Supplied entries START

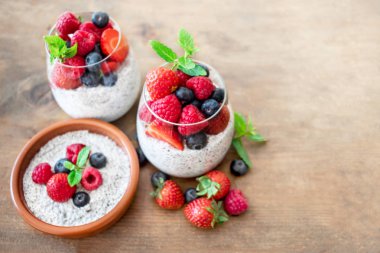 Chia puding ve çilek ahşap rustik arka plan üzerine gözlük ile yoğurt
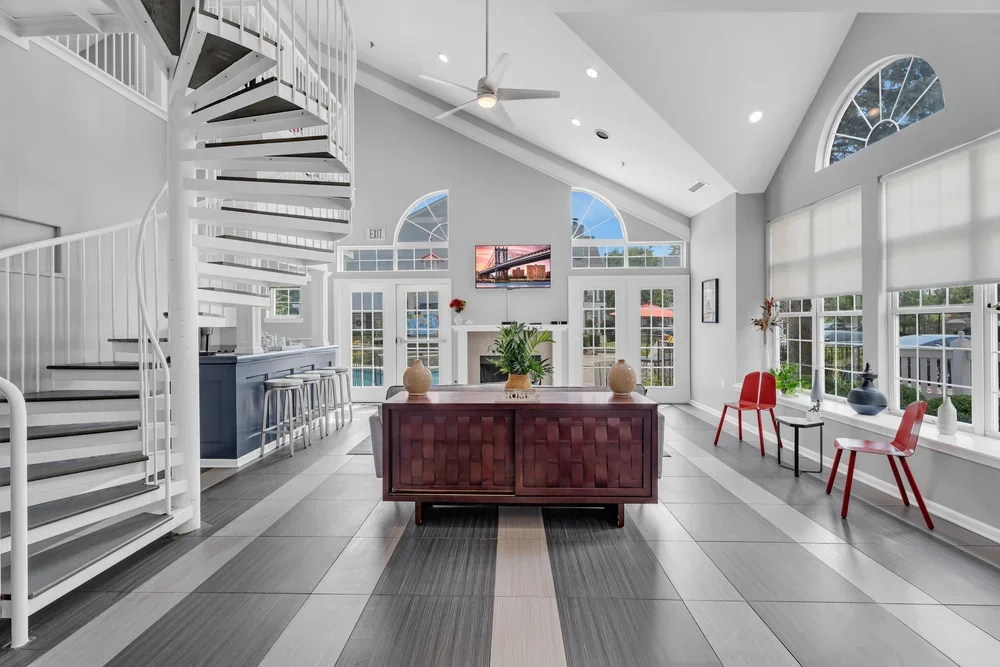 Bright modern living space with large windows, a spiral staircase, and minimalist furniture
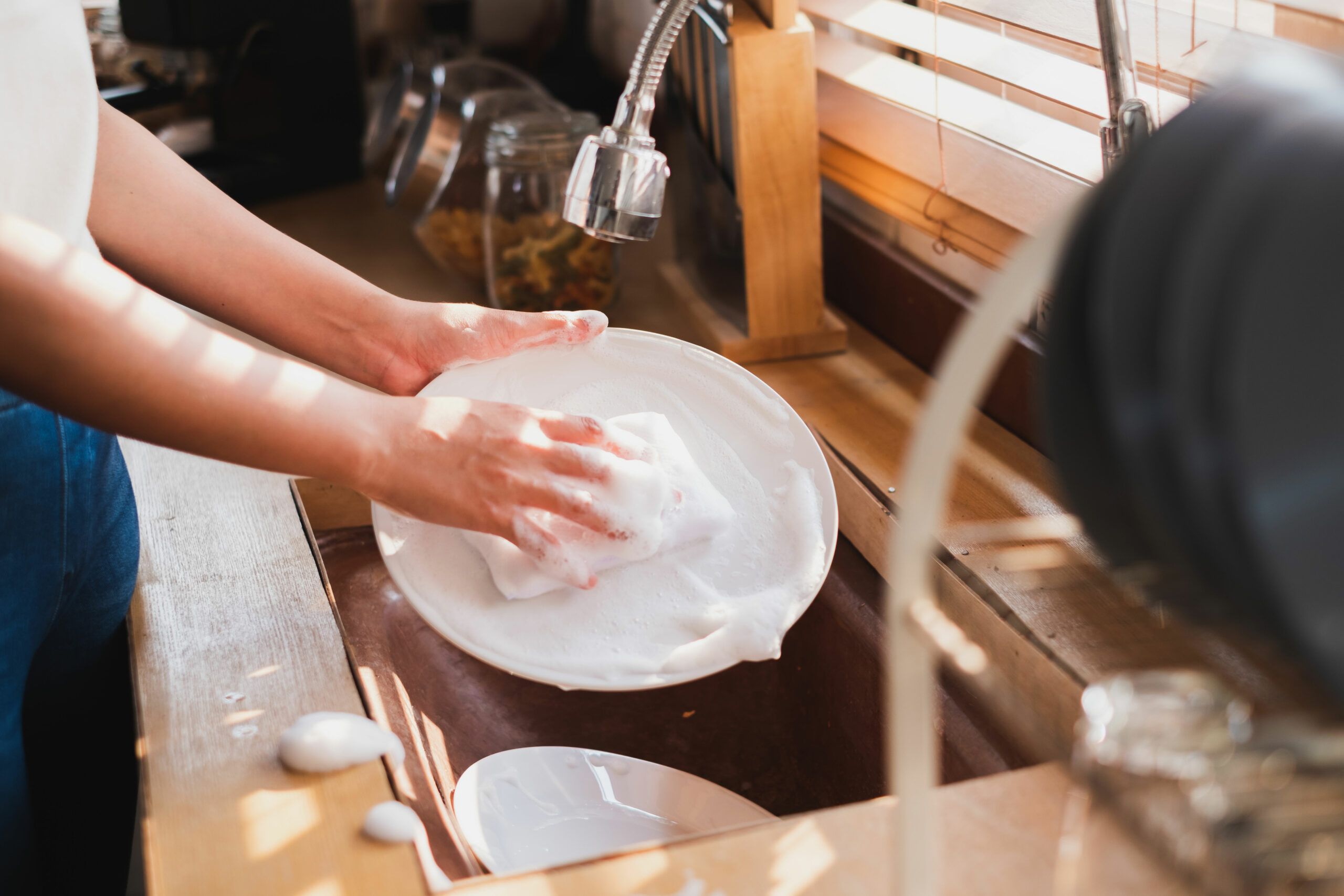 A person cleaning a dish with dish soap.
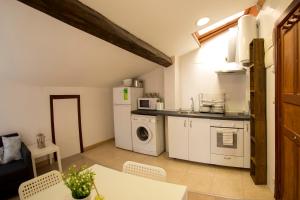 a kitchen with white appliances and a table with chairs at Estudio Sto. Tomas, Haro in Haro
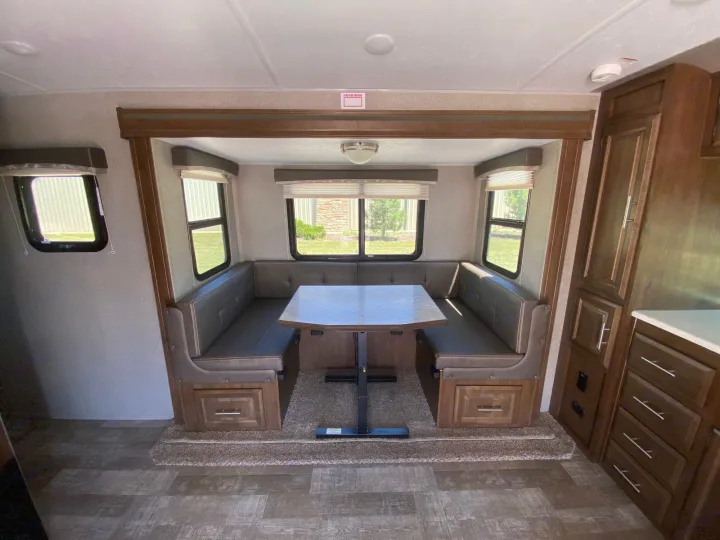 RV rental interior: A spacious U-shaped dinette with comfortable booth seating, large windows, and adjacent kitchen storage.. Forest River Rockwood Mini Lite 2021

Supplied entries END

▸ What is being asked:
Copy the records above word for word, from the first line through the line that contains "A person cleaning a dish with dish soap.", including both, and leave the pictures out.

▸ Solution:
 Chia puding ve çilek ahşap rustik arka plan üzerine gözlük ile yoğurt
 Bright modern living space with large windows, a spiral staircase, and minimalist furniture
 A person cleaning a dish with dish soap.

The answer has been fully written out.